「空と無我―仏教の言語観」(定方晟)

 仏教を新書で読む、の第3弾。これは面白い。やはり網羅的な入門書より、ある程度ねらいをしぼった本のほうが面白いのですかね。
 「輪廻の思想は幼稚」とか言って輪廻を斬って捨ててるし、「ブッダ入滅後の数百年間の弟子たちは凡庸」として部派仏教はとりあげてなかったり、大胆な切り口が魅力的なのであります。同じ調子で唯識までダメだししてるけど、これはどうなんですかね? 唯識が著者のいうとおりのモノなのか、無知な私には判断できませんが。
 でもってメインは空とナーガールジュナとなります。

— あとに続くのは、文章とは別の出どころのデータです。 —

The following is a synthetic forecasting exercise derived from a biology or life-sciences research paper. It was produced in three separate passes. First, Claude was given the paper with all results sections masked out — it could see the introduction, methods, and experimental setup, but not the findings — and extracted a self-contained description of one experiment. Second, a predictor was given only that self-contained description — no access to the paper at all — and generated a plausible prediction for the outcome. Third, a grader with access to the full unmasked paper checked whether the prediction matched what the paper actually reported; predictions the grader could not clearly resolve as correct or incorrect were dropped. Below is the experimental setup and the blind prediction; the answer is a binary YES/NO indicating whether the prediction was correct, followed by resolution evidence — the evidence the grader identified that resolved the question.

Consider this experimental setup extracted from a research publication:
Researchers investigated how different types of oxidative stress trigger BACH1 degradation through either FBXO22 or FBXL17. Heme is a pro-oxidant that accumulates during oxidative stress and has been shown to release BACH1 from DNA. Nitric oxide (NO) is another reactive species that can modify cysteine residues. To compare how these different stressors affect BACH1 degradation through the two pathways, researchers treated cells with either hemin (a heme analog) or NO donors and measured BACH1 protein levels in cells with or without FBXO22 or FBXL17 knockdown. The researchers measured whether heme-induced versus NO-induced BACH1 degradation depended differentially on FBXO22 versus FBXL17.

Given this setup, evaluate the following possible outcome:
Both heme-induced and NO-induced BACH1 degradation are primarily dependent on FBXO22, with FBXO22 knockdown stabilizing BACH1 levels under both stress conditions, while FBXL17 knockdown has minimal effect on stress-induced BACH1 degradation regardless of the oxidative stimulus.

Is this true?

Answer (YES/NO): NO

興味深い言語分析である。けれど、だから何なのか、すくなくとも著者の説明ではわからないような。ついでに無我の説明もずいぶん曖昧模糊としている。称名してると無我になるとまで言われるとどうも首肯しかねます。
 そもそも、輪廻を仏教からとっぱずしていいものなのか。「生きることは苦だ」「だったら死ねばいい」「でも生まれ変わってまた苦しむ」の最後の部分をとってしまうと、仏教はただの自殺教になってしまうんでないかなあ。